3) Tenho dois amigos, um casal, que são enfermeiros, e que são amigos extraordinários. São pessoas de uma disponibilidade pessoal e profissional que me dão confiança e tranquilidade imensamente saborosas.
4) Há cerca de dois anos e meio tive uma das noites mais infelizes da minha vida, quando fui à urgência pediátrica do hospital de Santa Maria, para me juntar aos pais do meu neto kosovar, que aguardavam já, dramaticamente afogados nas incontroláveis lágrimas, o veredito dos médicos que tentavam salvar o seu bebé, que atingira apenas um mês de vida. Era o seu primeiro filho. Felizmente, quando a manhã nasceu, nasceu também uma outra alma para os pais e também para mim - a equipa médica conseguiu salvar o bebé!
No caso do meu querido Déon, o momento decisivo - ou melhor, o primeiro momento decisivo - foi o momento em que o bebé chegou à urgência hospitalar aos braços dos pais: enquanto aguardavam angustiadamente a inscrição/triagem do bebé na urgência, de forma absolutamente inopinada, casual, passou ao lado deles um médico que estava de serviço na urgência pediátrica. O médico, sabe-se lá porquê, no meio de outros motivos que poderiam captar a sua atenção, pôs os olhos no bebé Déon. Fosse qual fosse o motivo que o tivesse levado a aparecer ali, naquele lugar, naquele momento, o que todos os que se acotovelavam naquele muito aflito espaço puderam ouvir foi a voz firme do médico dizer: "Este bebé não pode esperar pela inscrição.

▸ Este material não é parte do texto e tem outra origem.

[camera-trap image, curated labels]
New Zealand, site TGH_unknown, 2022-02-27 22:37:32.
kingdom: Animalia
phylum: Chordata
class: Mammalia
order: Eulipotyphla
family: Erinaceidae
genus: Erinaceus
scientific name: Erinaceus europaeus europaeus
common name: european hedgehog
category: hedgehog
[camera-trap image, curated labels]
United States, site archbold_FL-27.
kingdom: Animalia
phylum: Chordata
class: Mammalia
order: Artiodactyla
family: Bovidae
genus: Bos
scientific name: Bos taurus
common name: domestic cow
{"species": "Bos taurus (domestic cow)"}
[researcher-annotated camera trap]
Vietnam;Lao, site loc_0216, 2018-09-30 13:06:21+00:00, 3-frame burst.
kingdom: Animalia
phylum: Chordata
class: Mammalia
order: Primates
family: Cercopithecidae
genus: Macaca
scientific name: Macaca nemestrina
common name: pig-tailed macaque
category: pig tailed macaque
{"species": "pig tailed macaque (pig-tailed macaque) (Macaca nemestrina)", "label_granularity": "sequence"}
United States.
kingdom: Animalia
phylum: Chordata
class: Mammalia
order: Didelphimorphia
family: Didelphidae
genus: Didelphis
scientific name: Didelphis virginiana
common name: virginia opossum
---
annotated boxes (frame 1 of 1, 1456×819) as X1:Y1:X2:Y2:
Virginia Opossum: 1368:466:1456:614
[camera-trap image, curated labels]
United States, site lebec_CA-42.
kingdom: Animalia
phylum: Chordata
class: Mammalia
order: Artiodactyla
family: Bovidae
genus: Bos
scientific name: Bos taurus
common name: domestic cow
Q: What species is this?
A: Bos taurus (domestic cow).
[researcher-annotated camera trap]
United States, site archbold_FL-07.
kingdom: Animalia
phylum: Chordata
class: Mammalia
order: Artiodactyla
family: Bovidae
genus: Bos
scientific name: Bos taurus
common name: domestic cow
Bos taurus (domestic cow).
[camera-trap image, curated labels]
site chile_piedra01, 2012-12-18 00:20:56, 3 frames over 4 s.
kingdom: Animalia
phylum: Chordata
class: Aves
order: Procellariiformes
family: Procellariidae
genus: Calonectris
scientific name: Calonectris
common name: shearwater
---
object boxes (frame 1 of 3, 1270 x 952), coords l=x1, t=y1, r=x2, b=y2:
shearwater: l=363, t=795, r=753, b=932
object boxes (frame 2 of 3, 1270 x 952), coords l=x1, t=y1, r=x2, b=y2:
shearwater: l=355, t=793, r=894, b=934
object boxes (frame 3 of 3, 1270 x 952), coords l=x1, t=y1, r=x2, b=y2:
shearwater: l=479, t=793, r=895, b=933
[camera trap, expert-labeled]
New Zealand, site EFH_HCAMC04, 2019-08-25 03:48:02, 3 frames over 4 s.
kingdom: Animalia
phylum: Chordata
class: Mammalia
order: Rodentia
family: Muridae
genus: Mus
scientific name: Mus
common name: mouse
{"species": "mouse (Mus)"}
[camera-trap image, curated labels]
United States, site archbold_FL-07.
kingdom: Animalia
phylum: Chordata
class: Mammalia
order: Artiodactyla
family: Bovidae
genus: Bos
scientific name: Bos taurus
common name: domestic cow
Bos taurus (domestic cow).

Este bebé tem de ser visto imediatamente! Levem-no já para ali p'ra dentro!" O desenlace feliz, já o apresentei com a brevidade suficiente.
5) Que posso eu dizer, então sobre o assunto da triagem?... Que, a partir das ocorrências que vivi e relatei nos pontos anteriores, considero que as pessoas - os técnicos, os profissionais -  mais competentes para fazer as triagens hospitalares são aqueles que são capazes de:
5.1) ter o sentido da urgência humana das aflições que levam as pessoas aos hospitais;
5.2) olhar com mais atenção e competência as pessoas doentes que chegam às urgências do que olhar os fluxogramas que os "protocolares" esquemas de triagem mandam ver primeiro que tudo o mais... até mesmo antes da própria pessoa doente.